Request 1: Set down the part of the passage on oil prices and wages below that starts at the words "And by the way, this" and stops after "barrel today BTW.", copying it word for word.

And by the way, this idea that you need consumer with a reasonable amount of money in their pockets to buy your product is a very "left" idea: It came from a very "socialist" guy called Henry Ford. He is the one that came up with the idea that the assembly line workers of the world should have reasonable salaries so they can afford to buy the "cars for every one" he was mass-producing.

So, cut some slack to K-302.
 
Oldgateboatdriver said:
The very capitalist, free market for oil - in which the equally greedy Albertan capitalist Oil industry has no real say or power - however is the clear culprit: Hey! The world's consumers doesn't want your $90.00 a barrel oil, so take 37$ and shut up, or just close down. That's the real culprit and you know it.

Canada Western Select was trading for $20 a barrel today BTW.

But it's the also same situation for the destruction of the US Coal Industry, not Obama's so called "War on Coal" but rather the huge drop in Natural Gas prices due to fracking technology improving access to gas and lowering the scost while increasing the supply. It became economic for plants to switch from coal fired equipment to more efficient and cleaner burning gas fired equipment.

And TransCanada has filed suit against the US Government for $15 Billion for damages when they killed the Keystone pipeline.
 
The capitalist idea is using the market to match supply of labour to demand for labour, and wages are set according to both demand and to productivity (Burger flippers are in high supply. Machinists get paid more because there are fewer of them and they add more value to a product). You refuse to look at the results of the policies of setting wages above market rates and also fail to see that the people taking the biggest hits are the small employers who with narrow operating margins who simply cannot pay workers that amount of money (there are multiple examples to look up on the net, restaurants are hard hit, but there was a memorable story about a book store owner who is essentially being forced to lay off his staff, despite being for the proposition. Reality has a way of doing that to you...). Since in a market ecosystem (or almost any system, according to power law scaling) there are far more small business than medium business, and far more medium business than large, you should be able to see where most of the damage is being done.

Indeed there is a school of thought that this is crony capitalism in action; large business with lobby power can afford to take a bit of a hit (shedding 10% of your employees is less stressful for a company with 1000 workers than for one with 10) in order to permanently hobble potential competitors. The other school of thought is by creating a permanently dependent underclass of unemployed, certain political factions can maintain a voter base by offering "free stuff" to the affected (since few people seem to be able to connect the dots between regulatory failure and their diminishing standards of living or unemployment, this con job has been wildly successful).

Request 2: Identify every row below that contains the string "millimetres", and copy each of those rows in full. Case counts when matching.

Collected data
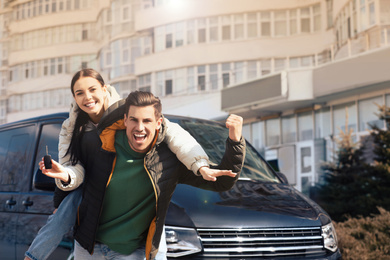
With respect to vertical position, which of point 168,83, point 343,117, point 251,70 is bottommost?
point 343,117

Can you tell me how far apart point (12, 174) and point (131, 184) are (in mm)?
2908

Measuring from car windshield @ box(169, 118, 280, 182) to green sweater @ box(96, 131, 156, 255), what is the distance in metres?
1.97

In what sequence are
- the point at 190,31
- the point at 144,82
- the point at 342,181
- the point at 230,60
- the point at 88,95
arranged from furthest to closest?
the point at 144,82
the point at 190,31
the point at 230,60
the point at 342,181
the point at 88,95

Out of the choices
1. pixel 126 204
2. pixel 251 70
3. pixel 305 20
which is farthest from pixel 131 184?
pixel 305 20

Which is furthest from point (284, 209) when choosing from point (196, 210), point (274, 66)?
point (274, 66)

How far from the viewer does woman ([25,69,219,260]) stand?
3.21m

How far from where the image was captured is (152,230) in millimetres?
3289

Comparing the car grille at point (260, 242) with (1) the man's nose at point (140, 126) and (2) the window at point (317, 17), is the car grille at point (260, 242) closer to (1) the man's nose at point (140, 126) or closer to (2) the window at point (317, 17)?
(1) the man's nose at point (140, 126)

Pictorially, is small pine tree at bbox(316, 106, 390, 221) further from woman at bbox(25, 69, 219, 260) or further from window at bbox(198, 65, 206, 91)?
window at bbox(198, 65, 206, 91)

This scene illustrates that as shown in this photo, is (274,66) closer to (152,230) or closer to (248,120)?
(248,120)

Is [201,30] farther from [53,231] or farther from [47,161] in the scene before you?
[47,161]

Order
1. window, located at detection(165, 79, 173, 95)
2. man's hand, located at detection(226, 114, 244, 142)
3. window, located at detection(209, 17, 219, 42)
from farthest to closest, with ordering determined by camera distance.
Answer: window, located at detection(165, 79, 173, 95) → window, located at detection(209, 17, 219, 42) → man's hand, located at detection(226, 114, 244, 142)

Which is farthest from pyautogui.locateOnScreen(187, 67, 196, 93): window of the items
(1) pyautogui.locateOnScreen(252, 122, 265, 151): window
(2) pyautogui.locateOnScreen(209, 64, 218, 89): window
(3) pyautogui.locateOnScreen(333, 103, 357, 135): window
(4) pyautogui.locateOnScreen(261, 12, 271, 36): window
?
(3) pyautogui.locateOnScreen(333, 103, 357, 135): window

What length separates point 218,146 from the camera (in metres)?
5.51
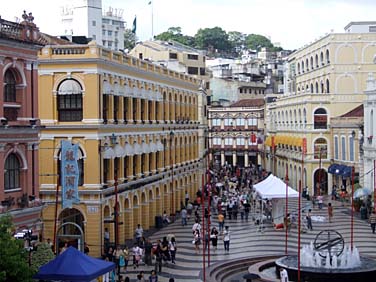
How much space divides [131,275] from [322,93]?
43898 millimetres

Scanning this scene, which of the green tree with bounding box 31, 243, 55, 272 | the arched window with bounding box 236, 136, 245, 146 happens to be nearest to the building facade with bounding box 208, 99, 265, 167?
the arched window with bounding box 236, 136, 245, 146

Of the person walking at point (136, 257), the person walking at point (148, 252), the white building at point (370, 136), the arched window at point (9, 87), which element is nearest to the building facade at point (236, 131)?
the white building at point (370, 136)

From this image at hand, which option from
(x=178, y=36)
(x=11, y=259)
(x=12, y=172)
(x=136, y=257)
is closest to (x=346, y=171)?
Answer: (x=136, y=257)

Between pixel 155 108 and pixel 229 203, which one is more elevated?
pixel 155 108

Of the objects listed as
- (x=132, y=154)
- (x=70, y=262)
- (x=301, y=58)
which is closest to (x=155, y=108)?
(x=132, y=154)

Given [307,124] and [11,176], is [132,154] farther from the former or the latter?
[307,124]

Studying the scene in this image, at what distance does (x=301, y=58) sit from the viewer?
88.6m

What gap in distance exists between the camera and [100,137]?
4031 centimetres

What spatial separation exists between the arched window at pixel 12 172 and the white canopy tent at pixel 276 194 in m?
21.2

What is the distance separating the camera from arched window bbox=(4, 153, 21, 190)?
28.2 metres

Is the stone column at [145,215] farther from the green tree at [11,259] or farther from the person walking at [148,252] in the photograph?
the green tree at [11,259]

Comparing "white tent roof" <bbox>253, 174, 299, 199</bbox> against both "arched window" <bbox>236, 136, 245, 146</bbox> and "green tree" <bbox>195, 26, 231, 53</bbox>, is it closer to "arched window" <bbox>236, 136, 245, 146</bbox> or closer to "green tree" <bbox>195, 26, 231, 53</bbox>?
"arched window" <bbox>236, 136, 245, 146</bbox>

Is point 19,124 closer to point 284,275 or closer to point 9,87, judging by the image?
point 9,87

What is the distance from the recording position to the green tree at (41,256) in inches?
988
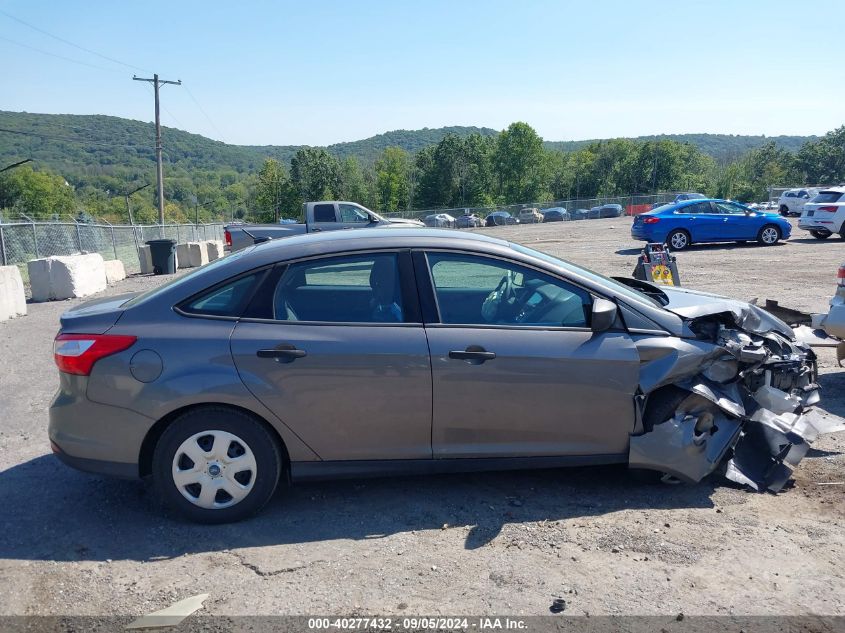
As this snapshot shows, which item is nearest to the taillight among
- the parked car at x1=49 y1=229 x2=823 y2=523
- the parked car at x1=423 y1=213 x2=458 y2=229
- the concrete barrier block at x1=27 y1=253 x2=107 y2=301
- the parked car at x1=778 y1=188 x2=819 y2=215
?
the parked car at x1=49 y1=229 x2=823 y2=523

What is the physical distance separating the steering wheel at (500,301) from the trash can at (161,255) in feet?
57.7

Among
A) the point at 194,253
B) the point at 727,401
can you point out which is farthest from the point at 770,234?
the point at 727,401

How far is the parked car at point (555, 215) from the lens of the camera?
70875 mm

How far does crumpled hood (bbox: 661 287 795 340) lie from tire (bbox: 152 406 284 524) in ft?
9.03

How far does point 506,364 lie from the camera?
3924mm

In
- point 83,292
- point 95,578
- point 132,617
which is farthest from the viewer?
point 83,292

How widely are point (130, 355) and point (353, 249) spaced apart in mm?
1429

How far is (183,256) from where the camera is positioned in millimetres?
22781

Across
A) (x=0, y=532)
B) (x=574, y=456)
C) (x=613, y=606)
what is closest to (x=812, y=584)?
(x=613, y=606)

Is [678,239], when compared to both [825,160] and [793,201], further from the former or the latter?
[825,160]

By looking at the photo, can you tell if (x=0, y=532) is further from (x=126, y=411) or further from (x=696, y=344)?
(x=696, y=344)

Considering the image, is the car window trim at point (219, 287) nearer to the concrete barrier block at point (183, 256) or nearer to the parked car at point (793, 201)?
the concrete barrier block at point (183, 256)

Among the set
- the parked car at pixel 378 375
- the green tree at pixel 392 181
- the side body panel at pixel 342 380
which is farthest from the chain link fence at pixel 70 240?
the green tree at pixel 392 181

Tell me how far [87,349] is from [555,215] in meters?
69.9
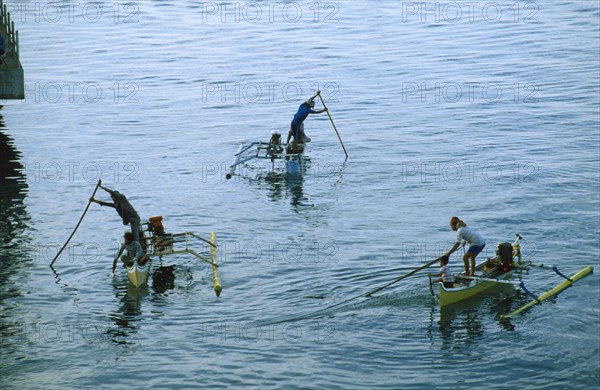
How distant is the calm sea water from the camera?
74.1ft

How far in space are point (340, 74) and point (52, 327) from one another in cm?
3408

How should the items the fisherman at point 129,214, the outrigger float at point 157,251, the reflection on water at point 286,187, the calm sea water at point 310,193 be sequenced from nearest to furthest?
the calm sea water at point 310,193, the outrigger float at point 157,251, the fisherman at point 129,214, the reflection on water at point 286,187

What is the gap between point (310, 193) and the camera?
35312 millimetres

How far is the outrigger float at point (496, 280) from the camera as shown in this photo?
2406cm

Written solution 1:
And by the way, this idea that you need consumer with a reasonable amount of money in their pockets to buy your product is a very "left" idea: It came from a very "socialist" guy called Henry Ford. He is the one that came up with the idea that the assembly line workers of the world should have reasonable salaries so they can afford to buy the "cars for every one" he was mass-producing.

So, cut some slack to K-302.
 
Oldgateboatdriver said:
The very capitalist, free market for oil - in which the equally greedy Albertan capitalist Oil industry has no real say or power - however is the clear culprit: Hey! The world's consumers doesn't want your $90.00 a barrel oil, so take 37$ and shut up, or just close down. That's the real culprit and you know it.

Canada Western Select was trading for $20 a barrel today BTW.

Written solution 2:
How far from where the image was captured is (152,230) in millimetres?
43898 millimetres
How far is (183,256) from where the camera is positioned in millimetres?
35312 millimetres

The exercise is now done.